Rewrite the stretch of records from the start through the line containing "20.2 meters", with every "distance" changed to "separation" and nothing else altered. Leave the pictures out.

>> begin Raw records

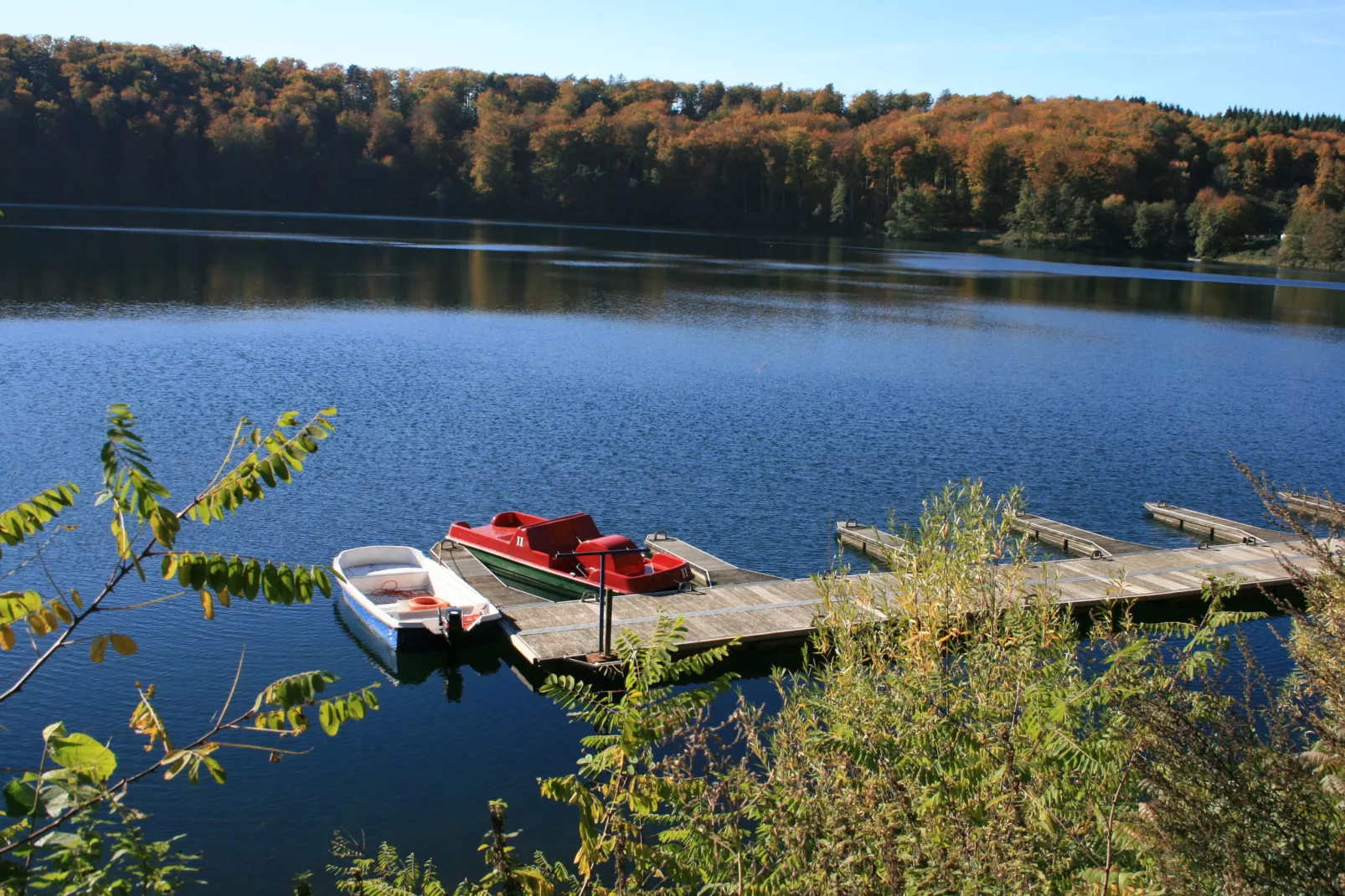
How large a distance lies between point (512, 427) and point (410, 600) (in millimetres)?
13220

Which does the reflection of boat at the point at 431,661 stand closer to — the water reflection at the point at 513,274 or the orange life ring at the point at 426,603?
the orange life ring at the point at 426,603

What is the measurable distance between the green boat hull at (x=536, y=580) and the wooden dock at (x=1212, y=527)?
14.2 m

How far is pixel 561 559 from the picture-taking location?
20.2 meters

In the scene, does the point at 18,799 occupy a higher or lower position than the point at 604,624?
higher

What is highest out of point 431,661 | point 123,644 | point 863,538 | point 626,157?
point 626,157

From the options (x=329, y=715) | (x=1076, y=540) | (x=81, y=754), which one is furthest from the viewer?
(x=1076, y=540)

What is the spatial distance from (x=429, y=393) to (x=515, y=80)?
413 feet

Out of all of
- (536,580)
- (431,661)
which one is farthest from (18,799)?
(536,580)

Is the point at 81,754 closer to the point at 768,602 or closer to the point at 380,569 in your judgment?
the point at 768,602

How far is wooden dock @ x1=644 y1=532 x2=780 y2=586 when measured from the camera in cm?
2052

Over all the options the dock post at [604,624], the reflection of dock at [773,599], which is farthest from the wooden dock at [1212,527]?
the dock post at [604,624]

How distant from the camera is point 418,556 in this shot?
2028 cm

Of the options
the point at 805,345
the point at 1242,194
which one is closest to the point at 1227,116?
the point at 1242,194

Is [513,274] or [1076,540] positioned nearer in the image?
[1076,540]
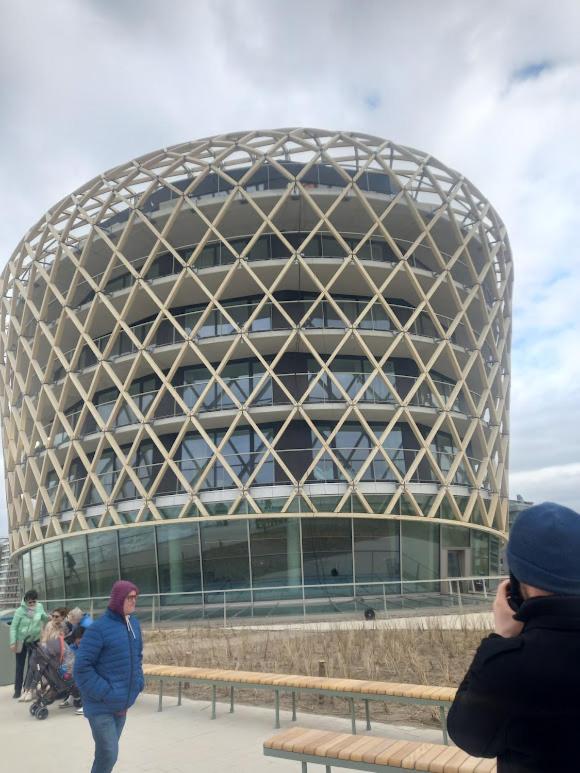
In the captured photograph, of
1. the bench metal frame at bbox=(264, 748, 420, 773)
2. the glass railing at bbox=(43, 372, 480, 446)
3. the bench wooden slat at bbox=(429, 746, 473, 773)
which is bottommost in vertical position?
the bench metal frame at bbox=(264, 748, 420, 773)

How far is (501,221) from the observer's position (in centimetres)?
3216

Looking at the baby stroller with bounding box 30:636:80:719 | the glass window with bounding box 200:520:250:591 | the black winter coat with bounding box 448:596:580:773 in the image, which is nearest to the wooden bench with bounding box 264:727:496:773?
the black winter coat with bounding box 448:596:580:773

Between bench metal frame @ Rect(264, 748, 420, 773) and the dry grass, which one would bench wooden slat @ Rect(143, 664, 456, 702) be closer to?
the dry grass

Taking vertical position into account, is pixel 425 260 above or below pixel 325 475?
above

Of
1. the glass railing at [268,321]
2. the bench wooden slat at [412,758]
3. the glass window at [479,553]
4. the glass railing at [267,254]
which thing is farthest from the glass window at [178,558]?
the bench wooden slat at [412,758]

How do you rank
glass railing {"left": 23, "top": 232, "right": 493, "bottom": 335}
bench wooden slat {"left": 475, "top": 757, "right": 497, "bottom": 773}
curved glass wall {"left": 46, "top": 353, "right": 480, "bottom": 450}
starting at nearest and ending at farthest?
bench wooden slat {"left": 475, "top": 757, "right": 497, "bottom": 773} → curved glass wall {"left": 46, "top": 353, "right": 480, "bottom": 450} → glass railing {"left": 23, "top": 232, "right": 493, "bottom": 335}

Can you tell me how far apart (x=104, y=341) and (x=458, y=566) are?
18624 mm

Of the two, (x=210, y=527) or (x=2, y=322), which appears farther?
(x=2, y=322)

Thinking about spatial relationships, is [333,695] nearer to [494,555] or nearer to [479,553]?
[479,553]

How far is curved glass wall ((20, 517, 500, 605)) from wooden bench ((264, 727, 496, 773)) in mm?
18787

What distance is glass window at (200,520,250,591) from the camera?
24422 mm

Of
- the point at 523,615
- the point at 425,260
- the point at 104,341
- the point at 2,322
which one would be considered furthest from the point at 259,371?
the point at 523,615

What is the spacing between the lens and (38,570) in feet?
96.9

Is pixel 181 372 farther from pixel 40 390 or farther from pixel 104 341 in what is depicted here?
pixel 40 390
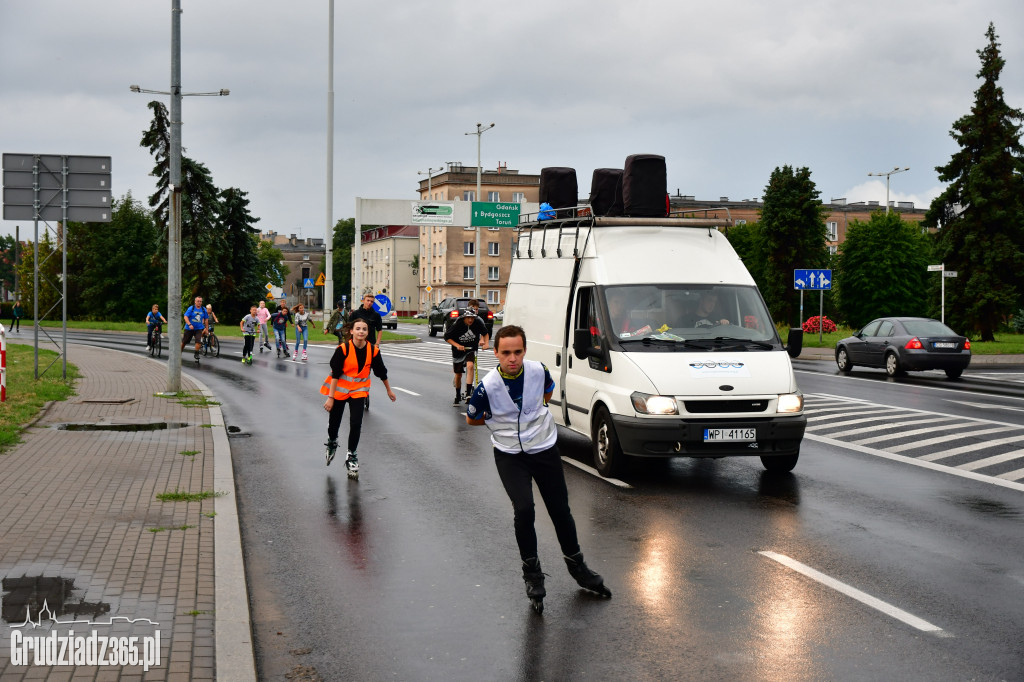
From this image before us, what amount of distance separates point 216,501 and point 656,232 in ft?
A: 18.3

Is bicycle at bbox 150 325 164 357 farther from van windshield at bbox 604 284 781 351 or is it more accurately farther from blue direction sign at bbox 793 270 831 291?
van windshield at bbox 604 284 781 351

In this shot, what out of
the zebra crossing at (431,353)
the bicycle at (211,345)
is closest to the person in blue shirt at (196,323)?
the bicycle at (211,345)

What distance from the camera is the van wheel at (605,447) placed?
10.2m

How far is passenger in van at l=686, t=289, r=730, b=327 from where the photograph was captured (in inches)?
423

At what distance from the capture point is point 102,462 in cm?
1085

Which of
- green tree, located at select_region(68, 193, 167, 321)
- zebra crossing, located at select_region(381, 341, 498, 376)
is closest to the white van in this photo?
zebra crossing, located at select_region(381, 341, 498, 376)

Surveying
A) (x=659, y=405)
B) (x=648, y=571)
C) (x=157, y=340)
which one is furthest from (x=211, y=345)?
(x=648, y=571)

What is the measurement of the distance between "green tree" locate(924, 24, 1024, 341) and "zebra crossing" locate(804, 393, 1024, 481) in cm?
2772

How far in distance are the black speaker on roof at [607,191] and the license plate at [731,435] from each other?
488 centimetres

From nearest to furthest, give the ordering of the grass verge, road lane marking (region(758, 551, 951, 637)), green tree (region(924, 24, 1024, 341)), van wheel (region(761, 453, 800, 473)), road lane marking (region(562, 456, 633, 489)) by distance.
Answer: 1. road lane marking (region(758, 551, 951, 637))
2. road lane marking (region(562, 456, 633, 489))
3. van wheel (region(761, 453, 800, 473))
4. the grass verge
5. green tree (region(924, 24, 1024, 341))

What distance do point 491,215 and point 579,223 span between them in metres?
44.1

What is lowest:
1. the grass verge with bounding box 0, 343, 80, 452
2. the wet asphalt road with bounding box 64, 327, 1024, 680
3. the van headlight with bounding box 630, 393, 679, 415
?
the wet asphalt road with bounding box 64, 327, 1024, 680

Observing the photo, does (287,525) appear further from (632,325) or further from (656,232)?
(656,232)

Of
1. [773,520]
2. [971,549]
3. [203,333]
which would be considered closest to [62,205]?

>> end Raw records

**Response to the exercise**
How large a separation lies between point (512, 427) and point (410, 600) (in millimetres)?
13220

Which does the reflection of boat at the point at 431,661 stand closer to — the water reflection at the point at 513,274 or the orange life ring at the point at 426,603?
the orange life ring at the point at 426,603

What is the measurable separation between the green boat hull at (x=536, y=580) and the wooden dock at (x=1212, y=527)?
14.2 m

How far is pixel 561 559 from the picture-taking location?
20.2 meters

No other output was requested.